** Exercise goal **
Rewrite all of the material below, replacing "detector" with "scanner" and changing nothing else. Leave the pictures out of your answer.

** Entries for labeling bounding boxes **
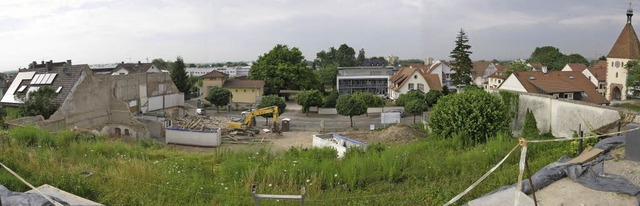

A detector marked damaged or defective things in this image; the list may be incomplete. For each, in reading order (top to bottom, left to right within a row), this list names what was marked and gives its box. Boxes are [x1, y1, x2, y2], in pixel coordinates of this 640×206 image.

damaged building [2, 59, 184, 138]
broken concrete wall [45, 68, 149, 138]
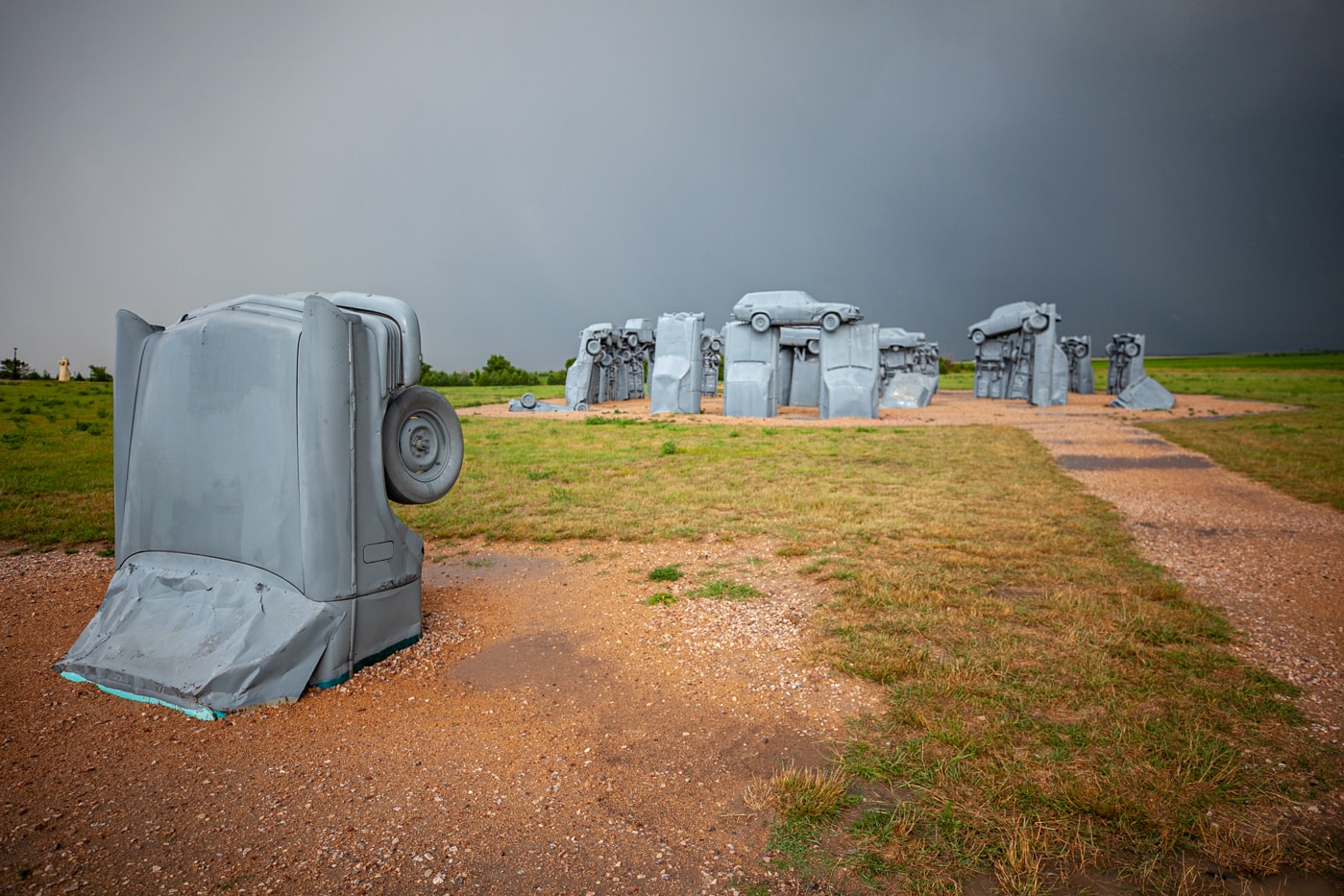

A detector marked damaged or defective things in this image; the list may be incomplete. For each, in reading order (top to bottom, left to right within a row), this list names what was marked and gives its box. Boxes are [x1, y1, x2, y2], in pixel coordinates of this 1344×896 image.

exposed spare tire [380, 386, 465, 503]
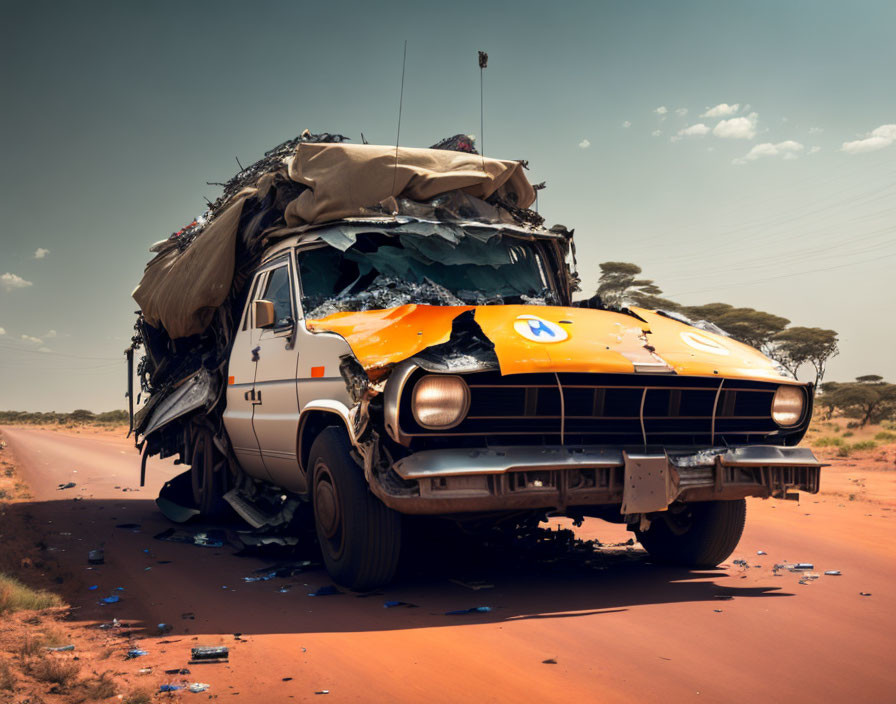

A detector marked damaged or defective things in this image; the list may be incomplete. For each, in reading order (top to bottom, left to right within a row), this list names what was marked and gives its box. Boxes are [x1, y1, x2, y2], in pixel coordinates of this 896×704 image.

** Task solution **
A scanner marked damaged or defective things in this image; the list may be incomplete. For each, in reading order (top to bottom, left to right within a row), this list names what was marked and gives its box. Boxes are [x1, y1, x2, y2], in pixel coordinates of this 640×206 image.

damaged building [2, 59, 184, 138]
broken concrete wall [45, 68, 149, 138]

A scanner marked damaged or defective things in this image; the list may be incomplete. For each, in reading order (top to bottom, left to right within a row), this list names what was marked and gives its box. Boxes are [x1, y1, x2, y2], in pixel coordinates of this 1344×896 image.

exposed spare tire [380, 386, 465, 503]

A scanner marked damaged or defective things in this image; the list may be incomplete. For each, in reading order (top to bottom, left to right within a row), this list names what was marked and gives its box. Boxes are [x1, y1, x2, y2], in pixel coordinates of this 896×704 image.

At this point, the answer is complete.